ISTRUZIONE |
Trascrivi alla lettera, dall'estratto sull'allenatore e il suo rottweiler, tutto il passo che va da "Chi considera difficile" fino a "del fiume Neckar.".

ESTRATTO DELLA PAGINA |
Chi considera difficile per non dire impossibile la convivenza tra un essere umano e un rottweiler non deve mai pronunciare una frase simile davanti all’allenatore dell’Aquila Montevarchi Roberto Malotti, il “padrone” (mai come stavolta, però, l’etichetta è inappropriata) di Taro, un bel cagnone di sette anni della specie selezionata nell’Ottocento in Germania sulle sponde del fiume Neckar.
Per la guida tecnica in serie C dei valdarnesi, infatti, il cucciolone di ben 63 chili è come un altro figlio e ben più di una mascotte nel suo lavoro. Ma cosa pensa il trainer fiorentino delle polemiche riaffiorate in questi giorni anche ad Arezzo dopo le aggressioni di cani di grossa taglia lasciati senza guinzaglio ai danni di esemplari più piccoli?
“Ci vuole buon senso e realismo nei giudizi – è una prima risposta – perché non esistono di per sé razze pericolose. Tutto dipende, a mio parere, da come viene abituato l’amico a quattro zampe e dalla conoscenza attenta e quotidiana del suo carattere. Ad esempio, so che il mio non va troppo d’accordo con i cani maschi ma sono riuscito a disciplinarlo e ad educarlo evitando qualunque criticità. Più di qualsiasi regolamento o di multe è importante, dunque, che i proprietari siano consapevoli sempre dell’indole e del temperamento dei loro animali comportandosi di conseguenza”. Del resto, aggiunge, Taro lo ha facilitato nel compito perché, ad onta della stazza imponente e dell’aspetto burbero, è ubbidiente e docilissimo. Scorrazza libero sul rettangolo verde senza creare problemi e, anzi, prima degli allenamenti accompagna i giocatori a centrocampo come un soldatino.

MATERIALE FORNITO |
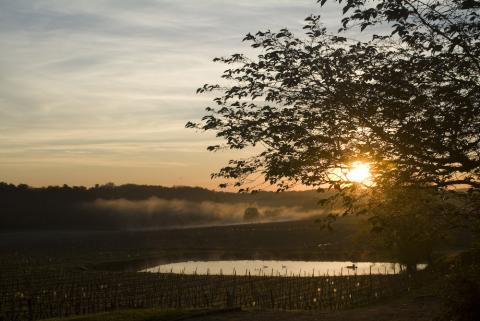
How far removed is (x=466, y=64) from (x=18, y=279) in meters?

RISPOSTA ALL'ESERCIZIO |
Chi considera difficile per non dire impossibile la convivenza tra un essere umano e un rottweiler non deve mai pronunciare una frase simile davanti all’allenatore dell’Aquila Montevarchi Roberto Malotti, il “padrone” (mai come stavolta, però, l’etichetta è inappropriata) di Taro, un bel cagnone di sette anni della specie selezionata nell’Ottocento in Germania sulle sponde del fiume Neckar.